Surgical intervention was undertaken in two-thirds of our cases, predominantly via TLE. Device reimplantation was performed after a median of 50 days, allowing adequate time for infection clearance. Patients who did not undergo surgery exhibited significantly higher mortality rates, which corroborates existing evidence that surgical management improves in-hospital outcomes [14,20]. Guidelines recommend complete device removal as soon as possible in patients diagnosed with CIED-RIE [1,4,24]. Hence, TLE is a critical component of the CIED-RIE treatment strategy. Despite the well know severity of CIED endocarditis, it has become a safe and feasible procedure [25,26]. However, conservative management may be more appropriate in select patients—such as the elderly, those with high CCI, or at elevated risk for extraction-related complications [20,27,28]. Studies investigating the benefits of TLE demonstrate variable short- and long-term survival data. While some studies report a reduction in in-hospital mortality [18,29], others highlight the advantages of one-year survival [13,30]. Selection of treatment modalities, which depend on the patient, could be the reason for these differences.

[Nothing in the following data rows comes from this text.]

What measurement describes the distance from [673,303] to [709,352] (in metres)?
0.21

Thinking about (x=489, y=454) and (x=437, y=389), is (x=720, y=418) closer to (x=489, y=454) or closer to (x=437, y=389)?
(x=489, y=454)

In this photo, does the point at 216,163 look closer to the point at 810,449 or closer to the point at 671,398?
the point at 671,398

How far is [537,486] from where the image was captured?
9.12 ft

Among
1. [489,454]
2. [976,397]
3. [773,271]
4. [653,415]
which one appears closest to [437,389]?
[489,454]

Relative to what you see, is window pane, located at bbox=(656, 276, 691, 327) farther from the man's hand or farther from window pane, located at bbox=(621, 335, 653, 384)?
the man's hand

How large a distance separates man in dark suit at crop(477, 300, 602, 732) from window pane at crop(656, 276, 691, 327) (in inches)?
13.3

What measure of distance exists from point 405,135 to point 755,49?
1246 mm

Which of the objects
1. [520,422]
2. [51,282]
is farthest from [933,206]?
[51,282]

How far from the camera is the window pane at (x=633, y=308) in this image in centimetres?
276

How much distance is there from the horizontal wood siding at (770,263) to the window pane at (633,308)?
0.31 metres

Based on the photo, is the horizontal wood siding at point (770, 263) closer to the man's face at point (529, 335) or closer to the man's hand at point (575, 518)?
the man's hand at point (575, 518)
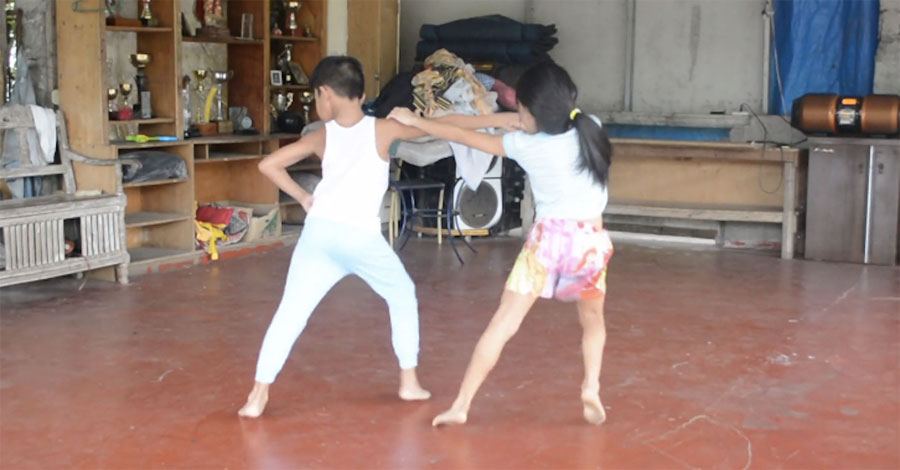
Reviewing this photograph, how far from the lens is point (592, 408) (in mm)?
A: 4176

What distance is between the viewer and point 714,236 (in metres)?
9.13

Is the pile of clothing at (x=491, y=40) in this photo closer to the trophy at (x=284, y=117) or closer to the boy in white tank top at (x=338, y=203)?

4.1.4. The Timing of Infection and Microbiology

In our study, a significant proportion of cases exhibited late-onset infection. However, no association was observed between the timing of infection and mortality, in line with existing evidence [31].

A noteworthy observation was the negative association between pocket infection and mortality. This outcome can be attributed to the role that pocket infection plays in indicating potential clinical complications. The presence of this finding could be considered a clinical sign that facilitates early diagnosis and treatment, rather than one offering direct protection; it triggers further evaluations for potential endocarditis in the patient. This finding is consistent with the lower levels of inflammatory markers, prevalence of vegetation and mortality rates observed in cases of endocarditis with pocket infection, compared to cases with lead related infective endocarditis without pocket infection, as reported in the literature.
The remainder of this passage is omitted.